I missed a great essay yesterday from MUG entitled, Why Pale Male Matters. (For those who aren't aware, Pale Male (and his mate Lola) are red-tailed hawks that have lived for 11 years in a nest they built on the cornice of a Fifth Avenue co-op overlooking Central Park. A week ago, the co-op board removed the nest, leaving the hawks homeless. Protesters have been at the scene ever since, as the hawks float overhead.) Editor Charlie Suisman writes:

'What sort of city shall we be?' isn't a question that most New Yorkers take time to answer in their course of their daily lives. It's a question that gets asked and answered at moments of disruption (blackout? block party!) and deeply, urgently in moments of tragedy…

[Y]ou truly become a New Yorker when the city seems more to you than your workplace and a collection of shops and restaurants, when you start caring about the city itself, beyond your daily route, outside of your neighborhood, about the city we were and the city we might become. You know you're a New Yorker when you know what kind of city we are…

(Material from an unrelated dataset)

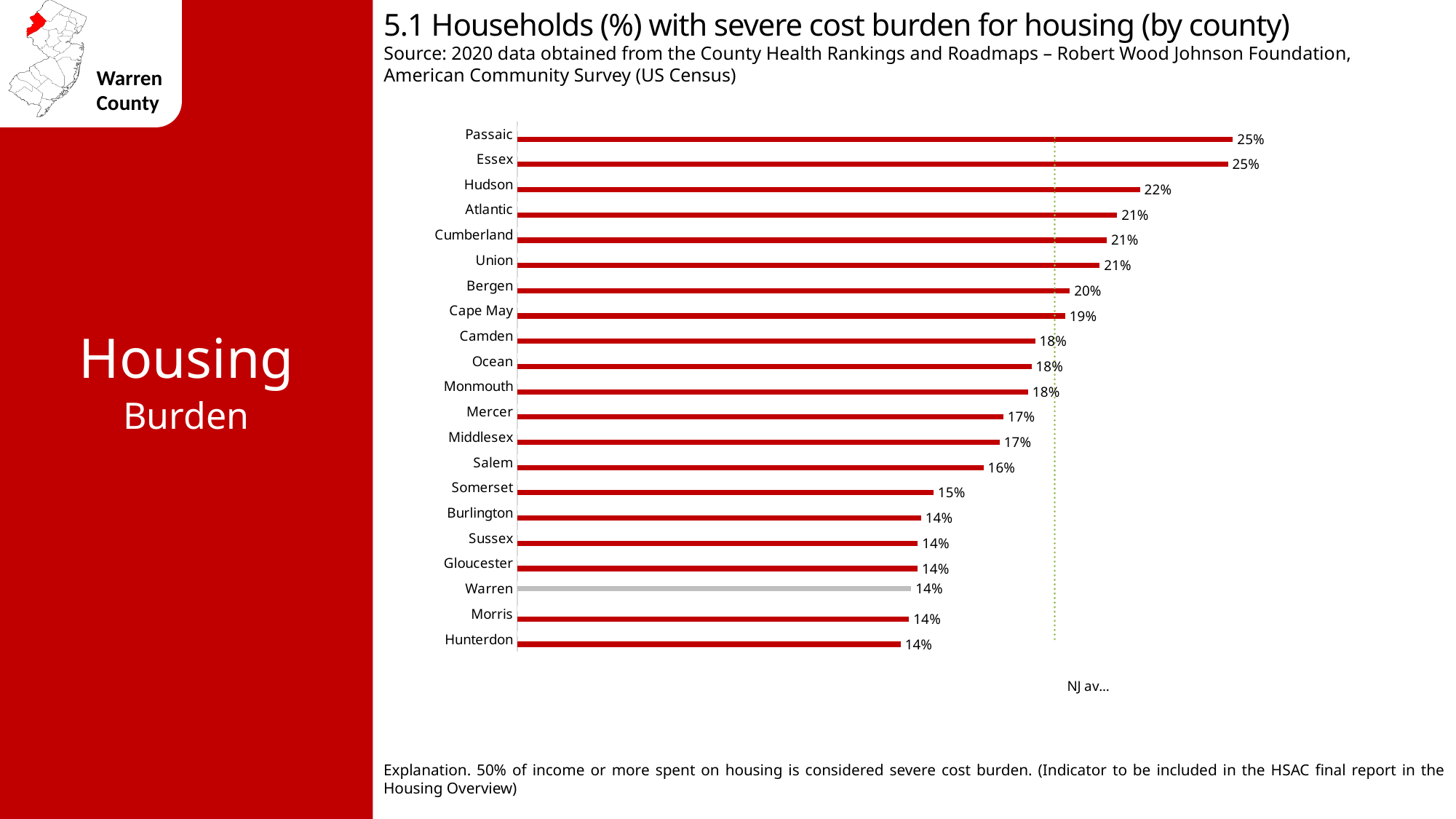
What is the value for Cape May County? 19% Which has a higher value, Somerset or Mercer? Mercer What is the difference between the values for Hudson and Warren? 8 percentage points What is the value for Salem County? 16% What kind of chart is shown on the slide? Bar chart How many counties are shown in the chart? 21 What is the value for Hudson County? 22% What is the difference between the values for Passaic and Bergen? 5 percentage points What is the value for Somerset County? 15% Which has a higher value, Hudson or Bergen? Hudson What is the value for Warren County? 14% Which county's bar is shown in gray instead of red? Warren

927 Fifth Avenue board president Richard Cohen and his wife, Paula Zahn failed to understand the public, communal, and civic space that is the sine qua non of New York. They failed to understand that they, like all the rest of us, are guardians of this city first and foremost. And when something belongs to the city, as Pale Male and family so manifestly do, and they are treated so cavalierly, as Cohen and Zahn so manifestly did, the arrogance becomes untenable. And untenable arrogance has a way of meeting comeuppance in this city.

The outpouring of support for Pale Male has been incredible and it's moments like these (and essays like Suisman's) that remind and clarify for me why I love New York. And the good news? Today's New York Times reports, Co-op to Help Hawks Rebuild, but the Street Is Still Restless. Yay!

Also, a humorous examination of the price of Pale Male's perch at Curbed.